Gordon has a chance to build momentum and bonus points for more wins with 12 races remaining to the Chase. He should be a contender in that 10-race championship playoff.

2. Denny Hamlin's Chase chances are fading. Hamlin finished 19th at Pocono, a track where he won twice in his rookie season and had four wins and an 8.2 finishing average in 10 starts. Many expected Hamlin to win his first race of the season and strengthen his position for the Chase. Instead, he's hanging on, 12th in points.

Hamlin led 76 laps early, lost the lead on a pit-stop sequence and then ran into problems.

"We were just cruising there at the beginning and just nothing really went right," Hamlin explained. "Through the day our car got a little bit tighter, we were still in contention. But then when we left pit road and had a flat tire, that is just not your day. When it did that, it sheared the tire and wrapped it around the housing and broke the brakes line, so I had no brakes. It was just a slew of problems there at the end."

3. Their four-week probation may be over, but NASCAR is still watching the Kevin Harvick/Kyle Busch feud.
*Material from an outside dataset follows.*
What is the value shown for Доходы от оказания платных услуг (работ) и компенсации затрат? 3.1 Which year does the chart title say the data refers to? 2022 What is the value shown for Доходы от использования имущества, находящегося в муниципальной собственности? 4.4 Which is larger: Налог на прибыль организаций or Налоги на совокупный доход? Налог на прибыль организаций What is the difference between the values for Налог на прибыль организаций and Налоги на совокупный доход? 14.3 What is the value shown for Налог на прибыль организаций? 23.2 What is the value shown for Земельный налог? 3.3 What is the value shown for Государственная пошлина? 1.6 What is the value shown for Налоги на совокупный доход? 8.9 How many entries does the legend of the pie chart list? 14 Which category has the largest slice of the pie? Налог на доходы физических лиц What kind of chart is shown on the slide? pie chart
Kevin Harvick started 32nd and Kyle Busch 34th and they quickly began climbing. With the laps in the teens, Busch tried to pass Harvick and they raced hard side-by-side. At one point, Harvick's Richard Childress Racing teammate Jeff Burton got involved, giving Harvick a bump draft on the straight to push him in front of Busch. They played mind games for several laps with more than 400 miles of racing remaining, drafting up and around each other.

NASCAR warned them to stop the games and get back to racing. Harvick and Busch took it to heart. They don't have to be on probation for NASCAR to hand down punishment and the threat of further penalties if the conflict between Harvick/RCR and Busch escalated appeared to deter both drivers.

Busch didn't understand why Harvick was racing him so hard so early.

"I was running my own race," Busch said. "It was another car I had to pass. Seemed like he [Harvick] was trying to make it awfully difficult on me. There's a couple times where I just had to back off and wait, got back to him and tried to pass him again. Maybe kind of shows his character and who he is, how he feels he needs to race on the racetrack. But it's not my fight. He's trying to turn it into one."

Busch says he wants to put the conflict behind him. Harvick doesn't appear to have any intention of doing that.

"It's not over," he said after the race.

4. Jimmie Johnson doesn't make waves, he just keeps scoring points. The five-time Cup champion has quietly put together an outstanding season that points to him being the driver to beat, again, in the Chase. Johnson was fourth at Pocono, his fifth top-five -- including one victory and ninth top-10 -- in 14 races. The No. 48 driver shouldn't be able to sneak up on a title run, but that's what he's doing. He's second in the points, six behind Carl Edwards.

"It was a great day in the pits and on the track," Johnson said. "Man, I really thought I had a shot there on that restart at the end and kind of got stuck in the middle and lost a bunch of track position and just had to recover from that. I'm very happy to see the No. 24 [Gordon] in victory lane. Everybody at Hendrick Motorsports has been working very hard to make sure that the cars are getting speed in them and they've done that. Our engine package held up today with the abuse we gave it."

5. Kurt Busch's slump is over and the Chase is in sight. Kurt Busch went through a seven-race period where his best finish was 10th, but he's been fourth at Charlotte, ninth at Kansas -- where he led 152 laps -- and second at Pocono in the last three races. He's sixth in the points.

"They're a great two weeks," Busch said. "I feel like we've got what we need to continue moving forward. It's not all there. We still need to have A pluses in all areas of our team, whether it's the motor department, aerodynamics, pit crew, crew chief-driver communication. To run for the win the last two weeks in a row and have two poles, it's pretty solid."